## Exercise objective
Copy exactly the lines of the records below, and only those lines, beginning with the line that contains "Researchers compared two approaches" and ending with the line that contains "The second approach".

## Stored data

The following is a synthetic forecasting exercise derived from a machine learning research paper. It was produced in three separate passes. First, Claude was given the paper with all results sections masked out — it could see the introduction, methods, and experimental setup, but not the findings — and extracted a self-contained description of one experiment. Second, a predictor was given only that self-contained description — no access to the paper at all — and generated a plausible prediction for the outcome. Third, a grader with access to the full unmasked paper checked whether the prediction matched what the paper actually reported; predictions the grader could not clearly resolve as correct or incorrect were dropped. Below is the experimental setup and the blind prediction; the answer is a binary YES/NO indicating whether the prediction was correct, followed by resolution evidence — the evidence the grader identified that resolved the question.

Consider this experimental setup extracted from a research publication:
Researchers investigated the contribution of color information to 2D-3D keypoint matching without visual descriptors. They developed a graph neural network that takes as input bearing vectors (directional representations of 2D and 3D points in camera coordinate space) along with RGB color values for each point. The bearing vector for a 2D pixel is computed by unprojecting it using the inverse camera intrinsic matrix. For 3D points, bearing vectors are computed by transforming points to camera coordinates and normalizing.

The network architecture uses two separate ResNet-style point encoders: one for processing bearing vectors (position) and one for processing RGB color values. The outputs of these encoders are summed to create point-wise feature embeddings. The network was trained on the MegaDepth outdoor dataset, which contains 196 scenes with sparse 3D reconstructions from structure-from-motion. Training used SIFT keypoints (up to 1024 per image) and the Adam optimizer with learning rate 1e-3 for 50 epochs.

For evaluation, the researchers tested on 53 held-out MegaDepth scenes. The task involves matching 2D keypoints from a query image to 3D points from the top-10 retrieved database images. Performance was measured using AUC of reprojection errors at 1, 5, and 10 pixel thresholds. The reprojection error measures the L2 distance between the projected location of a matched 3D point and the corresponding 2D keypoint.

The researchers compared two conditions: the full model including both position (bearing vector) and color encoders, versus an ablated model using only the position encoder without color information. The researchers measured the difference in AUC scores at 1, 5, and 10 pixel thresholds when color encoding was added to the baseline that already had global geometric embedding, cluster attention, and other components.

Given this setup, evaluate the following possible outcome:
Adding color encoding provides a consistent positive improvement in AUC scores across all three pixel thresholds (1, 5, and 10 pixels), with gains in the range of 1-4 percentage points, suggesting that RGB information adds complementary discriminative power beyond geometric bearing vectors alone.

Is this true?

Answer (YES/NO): YES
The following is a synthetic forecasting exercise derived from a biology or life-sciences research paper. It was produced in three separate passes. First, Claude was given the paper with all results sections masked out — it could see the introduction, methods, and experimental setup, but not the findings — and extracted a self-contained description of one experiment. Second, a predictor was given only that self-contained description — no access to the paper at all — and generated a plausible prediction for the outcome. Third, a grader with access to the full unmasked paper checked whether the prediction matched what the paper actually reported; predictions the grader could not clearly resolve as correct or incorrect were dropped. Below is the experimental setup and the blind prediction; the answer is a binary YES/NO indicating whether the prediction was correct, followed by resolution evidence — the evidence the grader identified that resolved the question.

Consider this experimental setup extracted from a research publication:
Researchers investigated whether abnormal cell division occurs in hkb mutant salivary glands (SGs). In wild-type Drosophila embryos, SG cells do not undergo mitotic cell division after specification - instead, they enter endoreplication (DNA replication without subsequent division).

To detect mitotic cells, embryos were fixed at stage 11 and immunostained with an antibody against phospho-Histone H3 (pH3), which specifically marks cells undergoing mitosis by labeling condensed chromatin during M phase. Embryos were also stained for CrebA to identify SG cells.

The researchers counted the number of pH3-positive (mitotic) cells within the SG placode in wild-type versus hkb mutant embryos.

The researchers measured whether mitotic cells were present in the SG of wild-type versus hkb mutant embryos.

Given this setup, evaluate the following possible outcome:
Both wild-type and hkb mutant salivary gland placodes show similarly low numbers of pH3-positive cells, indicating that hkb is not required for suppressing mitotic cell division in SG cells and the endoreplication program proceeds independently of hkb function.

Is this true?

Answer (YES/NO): NO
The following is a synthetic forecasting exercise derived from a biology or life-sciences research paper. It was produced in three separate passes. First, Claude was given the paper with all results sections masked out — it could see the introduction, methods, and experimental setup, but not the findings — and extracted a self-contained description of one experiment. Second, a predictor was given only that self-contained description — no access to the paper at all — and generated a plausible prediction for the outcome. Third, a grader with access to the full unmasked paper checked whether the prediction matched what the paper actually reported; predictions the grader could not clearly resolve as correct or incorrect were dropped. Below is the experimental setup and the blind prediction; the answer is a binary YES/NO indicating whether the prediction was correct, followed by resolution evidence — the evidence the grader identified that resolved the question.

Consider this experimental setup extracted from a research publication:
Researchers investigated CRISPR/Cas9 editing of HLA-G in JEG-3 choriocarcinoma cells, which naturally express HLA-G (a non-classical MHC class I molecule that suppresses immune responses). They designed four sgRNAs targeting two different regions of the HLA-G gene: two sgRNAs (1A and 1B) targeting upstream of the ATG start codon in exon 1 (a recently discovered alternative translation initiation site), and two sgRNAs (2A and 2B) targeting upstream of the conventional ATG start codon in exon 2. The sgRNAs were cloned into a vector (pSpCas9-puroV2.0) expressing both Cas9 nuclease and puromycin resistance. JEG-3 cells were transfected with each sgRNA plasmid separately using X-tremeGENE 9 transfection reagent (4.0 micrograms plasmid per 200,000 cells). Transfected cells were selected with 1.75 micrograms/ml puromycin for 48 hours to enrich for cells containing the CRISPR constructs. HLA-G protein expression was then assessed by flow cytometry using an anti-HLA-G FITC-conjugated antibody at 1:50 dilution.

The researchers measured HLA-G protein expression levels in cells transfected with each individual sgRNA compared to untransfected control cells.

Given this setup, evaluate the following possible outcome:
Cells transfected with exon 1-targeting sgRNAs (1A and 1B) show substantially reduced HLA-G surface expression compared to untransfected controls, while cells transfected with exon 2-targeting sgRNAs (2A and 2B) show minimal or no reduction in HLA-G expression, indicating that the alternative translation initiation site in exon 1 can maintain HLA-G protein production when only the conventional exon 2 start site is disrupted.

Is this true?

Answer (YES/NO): NO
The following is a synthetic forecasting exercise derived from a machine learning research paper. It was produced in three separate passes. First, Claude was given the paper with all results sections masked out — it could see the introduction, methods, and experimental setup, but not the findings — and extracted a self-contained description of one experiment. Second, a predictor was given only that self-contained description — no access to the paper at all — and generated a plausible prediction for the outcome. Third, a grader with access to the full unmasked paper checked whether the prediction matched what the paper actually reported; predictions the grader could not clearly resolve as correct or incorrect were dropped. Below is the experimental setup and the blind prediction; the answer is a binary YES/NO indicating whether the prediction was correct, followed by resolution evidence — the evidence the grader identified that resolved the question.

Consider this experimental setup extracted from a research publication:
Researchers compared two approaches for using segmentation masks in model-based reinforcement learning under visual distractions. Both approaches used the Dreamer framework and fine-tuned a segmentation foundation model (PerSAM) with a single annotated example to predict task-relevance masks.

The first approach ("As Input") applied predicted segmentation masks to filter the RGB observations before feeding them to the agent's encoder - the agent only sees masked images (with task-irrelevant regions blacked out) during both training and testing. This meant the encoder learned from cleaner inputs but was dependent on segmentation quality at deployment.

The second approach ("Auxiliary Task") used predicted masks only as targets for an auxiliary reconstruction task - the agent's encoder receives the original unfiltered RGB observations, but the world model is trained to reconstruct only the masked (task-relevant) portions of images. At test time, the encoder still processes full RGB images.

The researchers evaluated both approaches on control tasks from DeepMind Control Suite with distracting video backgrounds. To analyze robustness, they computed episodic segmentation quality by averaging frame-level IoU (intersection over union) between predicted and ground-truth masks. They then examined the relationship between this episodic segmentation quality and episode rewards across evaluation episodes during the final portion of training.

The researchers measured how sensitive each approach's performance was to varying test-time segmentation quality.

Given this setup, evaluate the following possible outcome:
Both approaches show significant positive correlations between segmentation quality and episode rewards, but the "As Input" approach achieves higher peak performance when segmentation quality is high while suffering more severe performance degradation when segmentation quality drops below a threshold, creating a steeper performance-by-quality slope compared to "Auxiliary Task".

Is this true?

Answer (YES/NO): NO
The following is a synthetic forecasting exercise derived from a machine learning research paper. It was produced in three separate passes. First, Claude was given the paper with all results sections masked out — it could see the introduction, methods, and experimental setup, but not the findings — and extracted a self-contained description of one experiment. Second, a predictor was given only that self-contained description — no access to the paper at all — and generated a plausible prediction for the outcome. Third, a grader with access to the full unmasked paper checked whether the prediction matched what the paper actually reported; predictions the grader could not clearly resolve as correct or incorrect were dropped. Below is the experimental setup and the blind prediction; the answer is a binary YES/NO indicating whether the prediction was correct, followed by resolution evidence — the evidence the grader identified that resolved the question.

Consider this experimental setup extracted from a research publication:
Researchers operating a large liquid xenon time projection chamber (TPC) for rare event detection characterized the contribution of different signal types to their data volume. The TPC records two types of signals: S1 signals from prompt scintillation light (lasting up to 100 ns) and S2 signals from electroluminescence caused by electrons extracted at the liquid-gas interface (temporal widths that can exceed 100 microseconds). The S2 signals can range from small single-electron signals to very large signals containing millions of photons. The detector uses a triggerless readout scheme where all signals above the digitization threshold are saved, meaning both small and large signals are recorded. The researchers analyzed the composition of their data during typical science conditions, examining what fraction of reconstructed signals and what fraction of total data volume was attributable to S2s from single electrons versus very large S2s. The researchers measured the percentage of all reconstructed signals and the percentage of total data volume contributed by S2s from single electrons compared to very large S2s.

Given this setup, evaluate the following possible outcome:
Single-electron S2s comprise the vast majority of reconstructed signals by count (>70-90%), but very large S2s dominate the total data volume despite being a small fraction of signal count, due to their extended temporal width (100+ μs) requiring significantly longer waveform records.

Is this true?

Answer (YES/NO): NO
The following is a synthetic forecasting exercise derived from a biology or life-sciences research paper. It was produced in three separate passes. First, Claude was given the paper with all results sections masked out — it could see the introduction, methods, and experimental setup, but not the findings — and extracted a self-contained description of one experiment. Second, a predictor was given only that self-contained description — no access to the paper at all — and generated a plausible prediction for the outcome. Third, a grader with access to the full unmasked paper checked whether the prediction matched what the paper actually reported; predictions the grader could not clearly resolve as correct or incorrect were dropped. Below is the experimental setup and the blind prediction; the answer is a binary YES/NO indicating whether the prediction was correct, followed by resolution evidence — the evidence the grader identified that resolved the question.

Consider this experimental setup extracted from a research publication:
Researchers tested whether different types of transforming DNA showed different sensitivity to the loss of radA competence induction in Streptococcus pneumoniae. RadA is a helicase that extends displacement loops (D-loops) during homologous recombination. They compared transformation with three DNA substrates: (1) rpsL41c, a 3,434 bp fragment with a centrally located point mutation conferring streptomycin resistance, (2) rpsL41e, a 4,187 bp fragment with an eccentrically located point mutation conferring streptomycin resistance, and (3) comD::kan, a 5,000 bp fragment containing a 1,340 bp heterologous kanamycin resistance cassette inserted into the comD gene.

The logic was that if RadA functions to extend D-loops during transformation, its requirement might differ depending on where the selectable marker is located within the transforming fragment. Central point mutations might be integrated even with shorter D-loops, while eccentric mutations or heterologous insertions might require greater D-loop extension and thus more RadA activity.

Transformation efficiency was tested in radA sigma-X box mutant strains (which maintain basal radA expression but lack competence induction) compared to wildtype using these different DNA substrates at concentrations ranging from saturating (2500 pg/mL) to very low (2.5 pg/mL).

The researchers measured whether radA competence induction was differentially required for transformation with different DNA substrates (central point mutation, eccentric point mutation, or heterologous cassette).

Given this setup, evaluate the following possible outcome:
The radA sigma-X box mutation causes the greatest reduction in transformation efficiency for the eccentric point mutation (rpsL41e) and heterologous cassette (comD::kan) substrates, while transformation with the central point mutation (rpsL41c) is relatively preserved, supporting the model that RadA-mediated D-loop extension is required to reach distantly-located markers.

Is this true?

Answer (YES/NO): NO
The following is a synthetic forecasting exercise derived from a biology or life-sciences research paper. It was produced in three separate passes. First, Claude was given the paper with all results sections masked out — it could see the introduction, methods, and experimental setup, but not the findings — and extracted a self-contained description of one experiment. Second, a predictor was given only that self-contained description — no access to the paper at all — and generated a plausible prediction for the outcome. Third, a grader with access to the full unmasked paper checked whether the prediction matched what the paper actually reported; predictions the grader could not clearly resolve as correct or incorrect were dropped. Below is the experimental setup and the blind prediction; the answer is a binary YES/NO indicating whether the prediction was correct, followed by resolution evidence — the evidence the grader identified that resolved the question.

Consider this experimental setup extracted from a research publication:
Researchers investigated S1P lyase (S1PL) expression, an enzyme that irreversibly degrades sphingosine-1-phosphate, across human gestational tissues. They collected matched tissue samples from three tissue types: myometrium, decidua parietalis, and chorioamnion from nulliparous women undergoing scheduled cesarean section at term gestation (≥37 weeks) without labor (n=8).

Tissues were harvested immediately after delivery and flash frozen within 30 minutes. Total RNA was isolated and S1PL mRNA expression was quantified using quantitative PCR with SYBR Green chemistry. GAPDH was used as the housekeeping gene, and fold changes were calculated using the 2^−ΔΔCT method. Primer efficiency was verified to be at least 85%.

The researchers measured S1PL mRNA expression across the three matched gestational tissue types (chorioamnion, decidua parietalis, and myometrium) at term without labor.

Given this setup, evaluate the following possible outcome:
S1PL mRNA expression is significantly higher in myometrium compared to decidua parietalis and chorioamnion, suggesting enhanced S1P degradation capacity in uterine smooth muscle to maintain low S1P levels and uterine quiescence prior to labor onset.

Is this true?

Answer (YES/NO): YES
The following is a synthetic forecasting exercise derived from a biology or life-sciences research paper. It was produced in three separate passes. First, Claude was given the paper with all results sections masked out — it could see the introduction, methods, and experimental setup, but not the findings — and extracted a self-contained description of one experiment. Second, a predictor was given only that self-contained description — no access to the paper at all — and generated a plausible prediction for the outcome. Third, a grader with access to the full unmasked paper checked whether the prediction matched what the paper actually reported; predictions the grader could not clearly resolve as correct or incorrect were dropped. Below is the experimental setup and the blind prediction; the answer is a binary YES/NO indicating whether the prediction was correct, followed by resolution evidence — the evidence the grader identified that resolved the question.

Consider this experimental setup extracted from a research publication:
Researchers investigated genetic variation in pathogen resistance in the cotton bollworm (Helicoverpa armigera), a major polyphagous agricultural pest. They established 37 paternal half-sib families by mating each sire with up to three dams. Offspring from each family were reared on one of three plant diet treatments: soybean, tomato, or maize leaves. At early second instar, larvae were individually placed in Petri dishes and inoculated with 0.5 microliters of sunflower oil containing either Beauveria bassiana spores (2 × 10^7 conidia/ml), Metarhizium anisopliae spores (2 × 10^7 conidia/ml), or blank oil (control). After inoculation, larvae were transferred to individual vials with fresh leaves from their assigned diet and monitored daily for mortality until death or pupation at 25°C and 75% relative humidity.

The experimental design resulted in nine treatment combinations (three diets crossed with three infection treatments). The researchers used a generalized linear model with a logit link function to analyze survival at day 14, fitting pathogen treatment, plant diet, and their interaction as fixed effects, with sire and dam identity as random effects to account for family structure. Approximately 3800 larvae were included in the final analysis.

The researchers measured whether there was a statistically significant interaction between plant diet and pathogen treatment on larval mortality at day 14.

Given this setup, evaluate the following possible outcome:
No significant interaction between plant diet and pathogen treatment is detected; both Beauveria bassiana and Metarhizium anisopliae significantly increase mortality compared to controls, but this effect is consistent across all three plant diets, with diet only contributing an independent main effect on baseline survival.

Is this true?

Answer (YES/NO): NO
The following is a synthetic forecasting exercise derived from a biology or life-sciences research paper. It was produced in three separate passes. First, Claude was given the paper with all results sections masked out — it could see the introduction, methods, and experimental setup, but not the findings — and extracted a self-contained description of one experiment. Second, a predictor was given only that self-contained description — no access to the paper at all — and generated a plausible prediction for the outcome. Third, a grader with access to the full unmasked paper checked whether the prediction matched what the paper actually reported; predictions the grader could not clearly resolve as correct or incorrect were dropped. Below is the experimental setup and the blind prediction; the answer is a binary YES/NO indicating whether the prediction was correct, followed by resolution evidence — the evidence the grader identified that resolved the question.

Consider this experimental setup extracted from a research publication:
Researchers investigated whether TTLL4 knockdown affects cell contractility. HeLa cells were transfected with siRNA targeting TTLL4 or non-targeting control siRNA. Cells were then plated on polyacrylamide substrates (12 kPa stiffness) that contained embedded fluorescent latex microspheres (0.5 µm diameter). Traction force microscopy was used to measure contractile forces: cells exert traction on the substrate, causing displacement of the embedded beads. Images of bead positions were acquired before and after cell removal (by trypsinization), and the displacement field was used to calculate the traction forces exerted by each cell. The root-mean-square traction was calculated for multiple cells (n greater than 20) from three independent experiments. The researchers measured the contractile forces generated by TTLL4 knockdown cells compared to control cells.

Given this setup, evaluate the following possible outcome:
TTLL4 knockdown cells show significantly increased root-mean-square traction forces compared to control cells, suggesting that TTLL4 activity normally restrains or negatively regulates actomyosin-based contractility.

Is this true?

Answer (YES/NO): YES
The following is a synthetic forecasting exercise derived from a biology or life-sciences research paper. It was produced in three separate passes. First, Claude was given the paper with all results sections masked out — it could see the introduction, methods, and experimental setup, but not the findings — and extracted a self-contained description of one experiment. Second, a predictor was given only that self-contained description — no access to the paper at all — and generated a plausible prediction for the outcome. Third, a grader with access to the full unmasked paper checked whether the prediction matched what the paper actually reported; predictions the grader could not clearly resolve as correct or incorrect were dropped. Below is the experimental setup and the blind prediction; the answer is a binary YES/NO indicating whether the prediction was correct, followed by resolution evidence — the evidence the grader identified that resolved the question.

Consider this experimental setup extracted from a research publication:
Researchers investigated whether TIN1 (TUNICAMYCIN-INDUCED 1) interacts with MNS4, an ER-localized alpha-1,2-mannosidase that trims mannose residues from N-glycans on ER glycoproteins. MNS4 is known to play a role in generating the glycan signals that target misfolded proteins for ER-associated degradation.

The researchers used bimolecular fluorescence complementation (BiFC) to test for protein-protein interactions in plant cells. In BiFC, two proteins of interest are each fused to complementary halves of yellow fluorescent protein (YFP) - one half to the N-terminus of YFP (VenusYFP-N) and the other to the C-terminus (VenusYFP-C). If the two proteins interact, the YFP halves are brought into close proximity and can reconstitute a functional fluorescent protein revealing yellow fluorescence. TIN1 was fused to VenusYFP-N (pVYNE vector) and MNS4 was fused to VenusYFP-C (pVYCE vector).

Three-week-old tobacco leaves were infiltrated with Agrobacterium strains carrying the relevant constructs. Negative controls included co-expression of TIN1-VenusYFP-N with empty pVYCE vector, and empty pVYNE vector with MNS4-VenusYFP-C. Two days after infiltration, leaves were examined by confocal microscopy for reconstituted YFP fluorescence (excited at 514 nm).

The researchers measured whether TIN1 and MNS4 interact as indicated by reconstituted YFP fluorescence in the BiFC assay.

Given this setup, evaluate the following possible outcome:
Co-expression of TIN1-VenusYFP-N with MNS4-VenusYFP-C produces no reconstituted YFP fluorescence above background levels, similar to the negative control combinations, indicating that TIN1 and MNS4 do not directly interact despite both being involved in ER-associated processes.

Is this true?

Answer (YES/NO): NO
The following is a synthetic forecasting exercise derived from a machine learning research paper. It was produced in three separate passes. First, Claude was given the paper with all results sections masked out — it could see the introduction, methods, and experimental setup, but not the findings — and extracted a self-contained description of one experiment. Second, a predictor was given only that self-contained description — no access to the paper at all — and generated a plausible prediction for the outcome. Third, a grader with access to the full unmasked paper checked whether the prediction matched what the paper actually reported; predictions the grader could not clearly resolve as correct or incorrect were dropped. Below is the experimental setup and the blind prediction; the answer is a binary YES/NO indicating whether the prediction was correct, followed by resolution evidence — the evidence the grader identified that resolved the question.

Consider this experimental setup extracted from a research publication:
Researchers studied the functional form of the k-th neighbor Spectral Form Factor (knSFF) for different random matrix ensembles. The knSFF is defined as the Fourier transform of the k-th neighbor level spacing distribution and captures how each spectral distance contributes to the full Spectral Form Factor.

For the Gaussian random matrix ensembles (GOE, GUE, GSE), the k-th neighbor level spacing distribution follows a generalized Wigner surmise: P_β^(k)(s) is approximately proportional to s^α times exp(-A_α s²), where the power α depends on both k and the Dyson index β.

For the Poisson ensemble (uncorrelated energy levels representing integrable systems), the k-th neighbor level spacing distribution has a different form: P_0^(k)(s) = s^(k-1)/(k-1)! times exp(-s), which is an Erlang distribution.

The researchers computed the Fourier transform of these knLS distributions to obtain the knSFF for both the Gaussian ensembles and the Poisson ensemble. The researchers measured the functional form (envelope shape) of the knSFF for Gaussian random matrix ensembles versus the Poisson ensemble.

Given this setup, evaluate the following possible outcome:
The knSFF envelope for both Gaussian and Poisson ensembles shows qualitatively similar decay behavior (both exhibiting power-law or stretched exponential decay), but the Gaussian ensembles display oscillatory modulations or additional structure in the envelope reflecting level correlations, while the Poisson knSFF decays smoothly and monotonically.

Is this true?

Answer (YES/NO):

## Completed exercise
Researchers compared two approaches for using segmentation masks in model-based reinforcement learning under visual distractions. Both approaches used the Dreamer framework and fine-tuned a segmentation foundation model (PerSAM) with a single annotated example to predict task-relevance masks.

The first approach ("As Input") applied predicted segmentation masks to filter the RGB observations before feeding them to the agent's encoder - the agent only sees masked images (with task-irrelevant regions blacked out) during both training and testing. This meant the encoder learned from cleaner inputs but was dependent on segmentation quality at deployment.

The second approach ("Auxiliary Task") used predicted masks only as targets for an auxiliary reconstruction task - the agent's encoder receives the original unfiltered RGB observations, but the world model is trained to reconstruct only the masked (task-relevant) portions of images. At test time, the encoder still processes full RGB images.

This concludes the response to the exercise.